Originally developed for the assessment of alcoholic hepatitis, the ABIC score has recently been investigated as a prognostic marker in alcohol-associated liver carcinoma and acute-on-chronic hepatitis B liver failure. Unlike the MELD and Child–Pugh scores, which are primarily used to evaluate liver cirrhosis and prioritize liver transplantation candidates, the ABIC score incorporates age in addition to bilirubin, creatinine, and INR. This inclusion makes the score a more comprehensive measure that better reflects overall patient frailty.
While the MELD and ALBI scores rely solely on objective biochemical parameters, the Child–Pugh score includes subjective assessments such as ascites and hepatic encephalopathy, which may introduce interobserver variability. In contrast, the ALBI score was specifically designed to classify hepatocellular carcinoma (HCC) patients, particularly those within Child–Pugh class A, based solely on albumin and bilirubin levels. Given these distinctions, the ABIC score may offer prognostic value in BTC patients by integrating both hepatic and systemic parameters to assess disease severity and survival outcomes.

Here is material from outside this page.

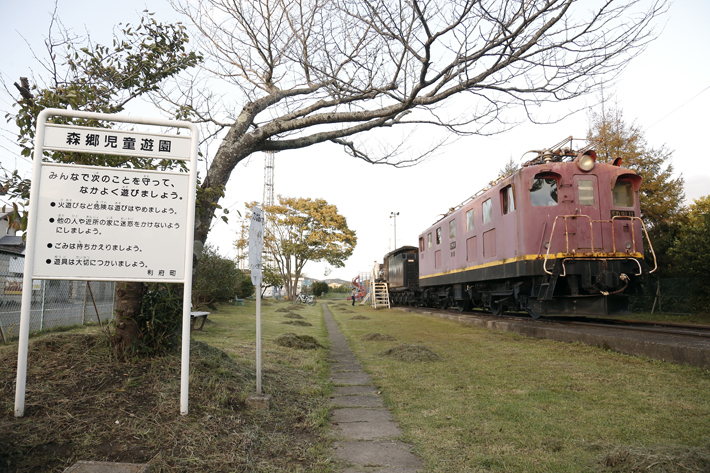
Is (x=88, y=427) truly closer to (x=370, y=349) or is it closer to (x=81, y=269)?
(x=81, y=269)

The limitations of our study include its retrospective design and the small number of patients. Further studies are needed to better elucidate the relationship between the ABIC score and cancer prognosis.
5. Conclusions
Our study demonstrated that a high ABIC score is a poor prognostic factor in both non-metastatic and metastatic BTC patients. Median survival times were lower in patients with high ABIC scores in both groups. Additionally, tumor localization and stage were prognostic factors in the non-metastatic BTC group, while CEA levels and first-line chemotherapy were significant prognostic factors in the metastatic BTC group. These findings suggest that the ABIC score may serve as a prognostic indicator in other cancer types as well.